Aufgabe: Wo hängen laut Mohiuddin im Text über die Shahbag-Bewegung sogar die Fotos der Aktivisten?

Text:
++++++

Wie Haider ist auch der Name von Asif Mohiuddin, Gewinner des Deutsche Welle Bobs Online Activism Award 2012, auf der sogenannten "Kill-Liste" aufgetaucht. Im Januar lag er nach einem Messerangriff für längere Zeit im Krankenhaus.
"Zeitschriften, die von Jamaat-e-Islami unterstützt werden, haben Artikel über uns und sogar unsere Fotos veröffentlicht", berichtete Mohiuddin der Deutschen Welle. "Unsere Fotos hängen sogar in Moscheen und Religionsschulen.“ Auf der "Kill-Liste" stehen auch die Namen zweier weiterer Bobs-Gewinner.
"Neuer Befreiungskrieg"
Abbas Faiz von Amnesty International sagte der Deutschen Welle, dass die Todesstrafe weder für die Demonstranten noch für verurteilten Kriegsverbrecher verhängt werden sollte: "Ich glaube, diese Massenbewegung könnte Bangladesch zu einer besseren Zukunft führen. Aber der erste Schritt der Bewegung, die Forderung nach der Todesstrafe, wird sie nicht in die Zukunft führen, die sie sich für ihr Land wünscht". Gerechtigkeit für alle Opfer von Kriegsverbrechen sei wichtig, aber ebenso, dass sich die Justiz an Menschenrechtsprinzipien halte.
Die Shahbag-Aktivisten, so Mohiuddin, hätten genug von fehlender Transparenz in Politik und Justiz. Ein System, das es mutmaßlichen Kriegsverbrechern erlaube, hohe politische Ämter zu bekleiden, sei nicht tragbar. "Das gesamte politische und ökonomische System ist durch und durch korrupt, die Minister ebenso wie alle anderen politischen Führer im Land.“ Mohiuddin sieht in der Shahbag-Bewegung nichts weniger als einen "neuen Befreiungskrieg für Bangladesch, eine Befreiung vom Fundamentalismus."

++++++

Angezeigte Daten:
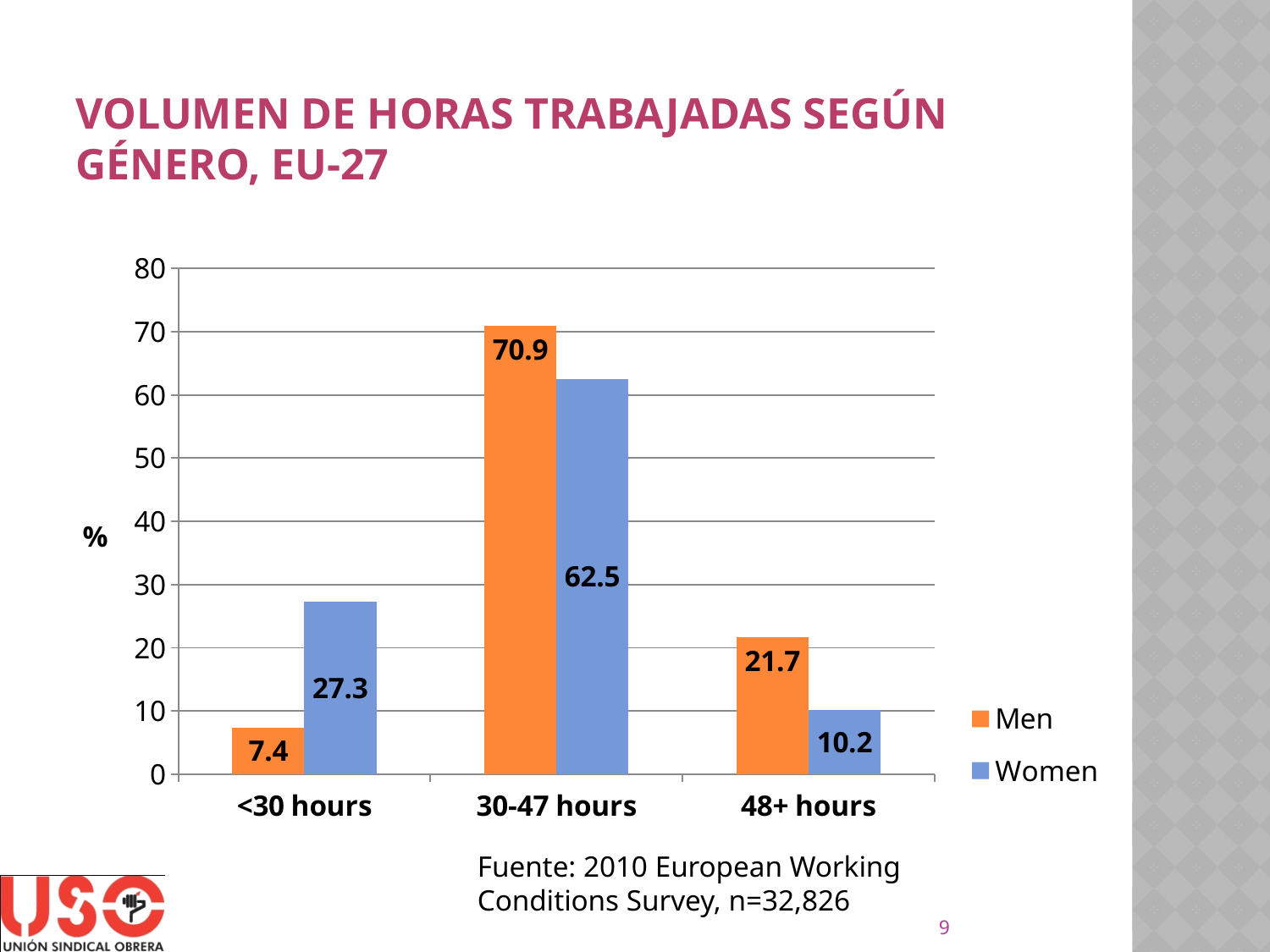
In the 48+ hours category, which series has the larger value, Men or Women? Men Which category has the highest value for Men? 30-47 hours What kind of chart is shown on the slide? Bar chart What is the difference between Women and Men in the <30 hours category? 19.9 Is the value for Men in the 30-47 hours category greater or less than 70? greater What is the value for Women in the 30-47 hours category? 62.5 How many series does the legend list? 2 What is the difference between Men and Women in the 30-47 hours category? 8.4 What is the value for Women in the 48+ hours category? 10.2 What is the value for Men in the <30 hours category? 7.4 How many categories are shown on the x axis? 3 Which category has the lowest value for Women? 48+ hours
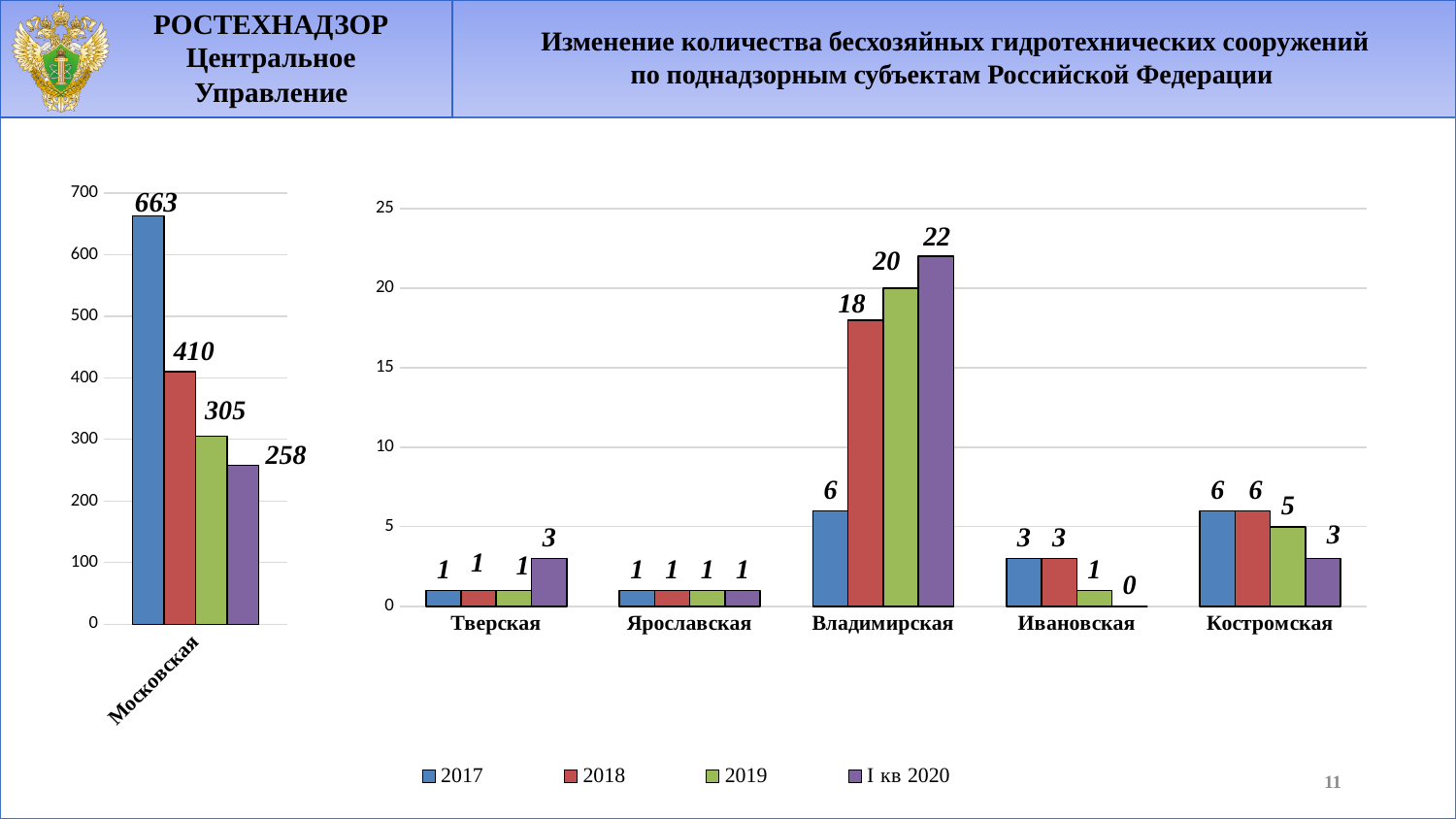
In the right chart, what is the value for Владимирская in 2019? 20 In the left chart (Московская), what is the value for I кв 2020? 258 What type of chart is the right chart? bar chart In the left chart (Московская), do the values rise or fall from 2017 to I кв 2020? fall In the right chart, what is the difference between the Владимирская values for I кв 2020 and 2017? 16 In the left chart (Московская), what is the difference between the 2017 value and the 2018 value? 253 How many series does the legend of the right chart list? 4 In the right chart, which is larger: the Костромская value for 2019 or the Тверская value for I кв 2020? Костромская value for 2019 In the right chart, which region has the highest value in I кв 2020? Владимирская In the left chart (Московская), what is the value for 2017? 663 How many regions are shown on the x axis of the right chart? 5 In the right chart, what is the value for Ивановская in I кв 2020? 0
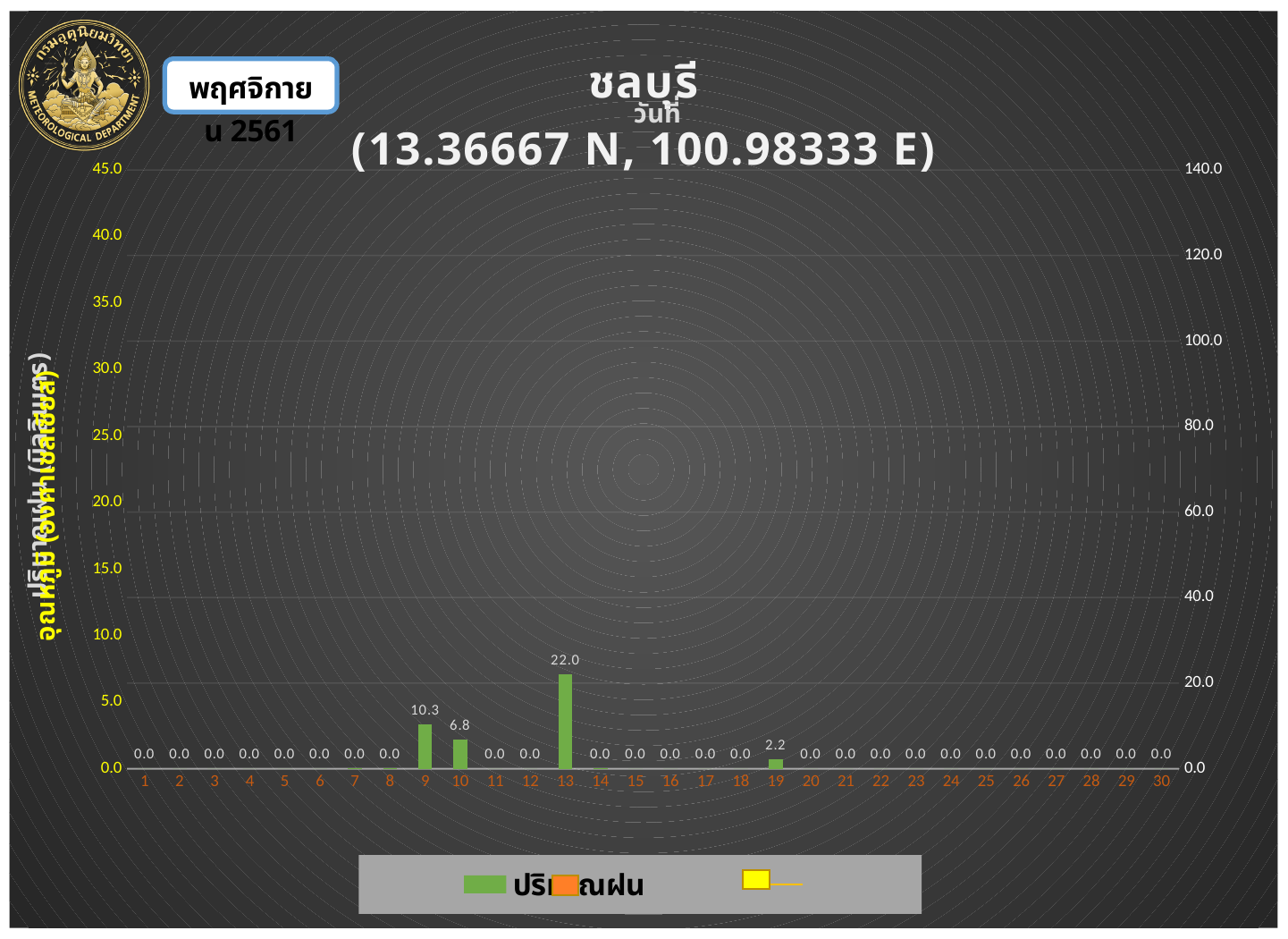
Which day has the highest rainfall value? 13 What is the rainfall value shown for day 10? 6.8 What kind of chart is shown on the slide? bar chart What is the rainfall value shown for day 5? 0.0 What is the difference between the rainfall values for day 13 and day 9? 11.7 What is the difference between the rainfall values for day 9 and day 10? 3.5 What is the title of the chart? ชลบุรี (13.36667 N, 100.98333 E) How many days are shown on the x axis? 30 What is the rainfall value shown for day 13? 22.0 Which is larger, the rainfall value for day 10 or for day 19? day 10 What is the rainfall value shown for day 9? 10.3 What is the rainfall value shown for day 19? 2.2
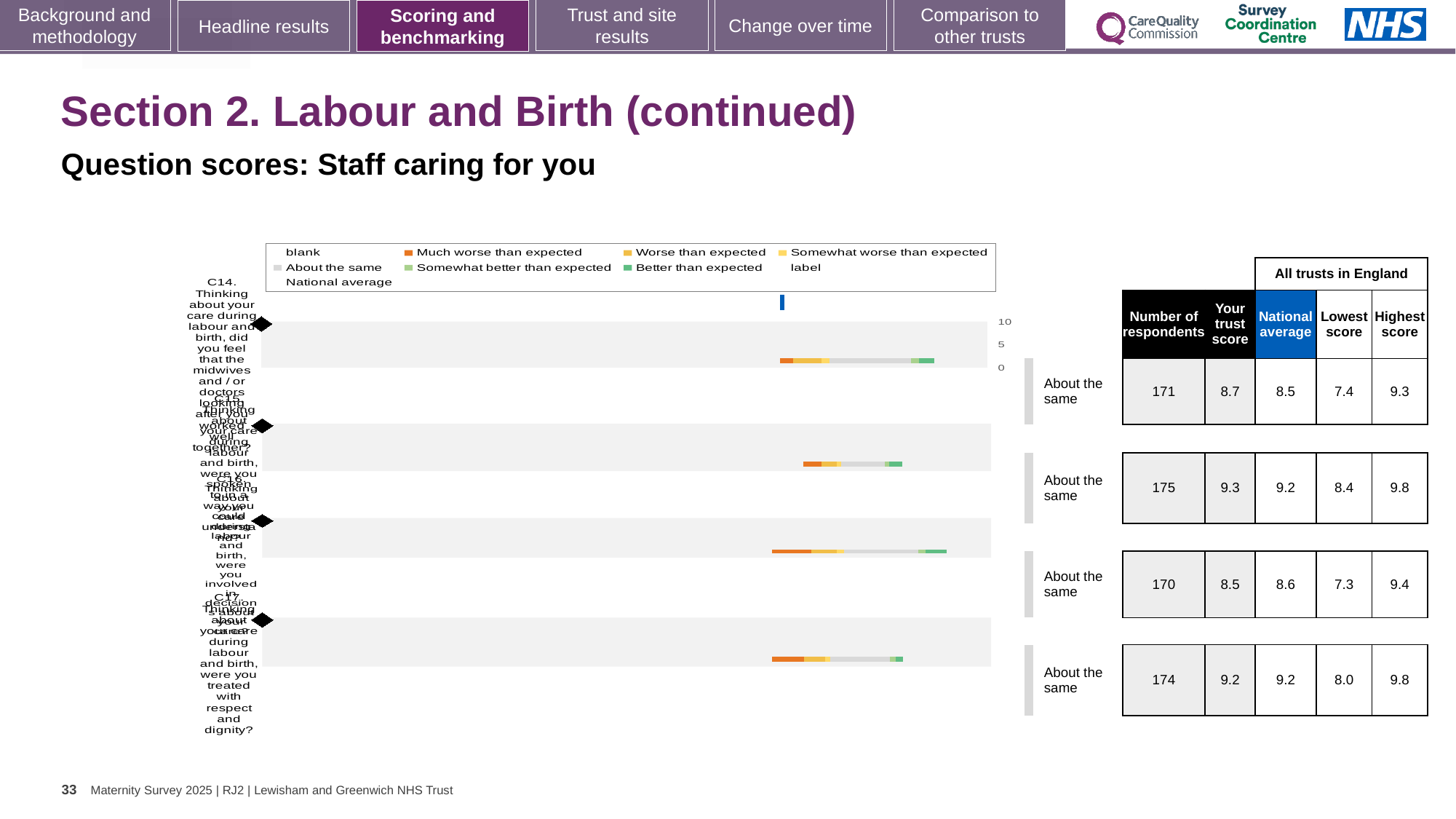
For the first row (C14), which is larger: the trust score or the national average? the trust score (8.7) In the table beside the chart, which row has the highest 'Your trust score'? the second row (9.3) In the table beside the chart, how many respondents are listed for the first row (C14)? 171 For the second row, what is the difference between the highest score (9.8) and the lowest score (8.4)? 1.4 What kind of chart is shown on the slide? bar chart How many entries does the chart's legend list? 9 In the table beside the chart, which row has the lowest 'Lowest score' value? the third row (7.3) How many question rows (bars) does the chart show? 4 In the table beside the chart, what is the national average for the last row (C17)? 9.2 In the table beside the chart, what is the 'Your trust score' for the first row (C14)? 8.7 What colour does the legend use for 'Much worse than expected'? orange What colour does the legend use for 'Better than expected'? green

++++++

Lösung: In Moscheen und Religionsschulen.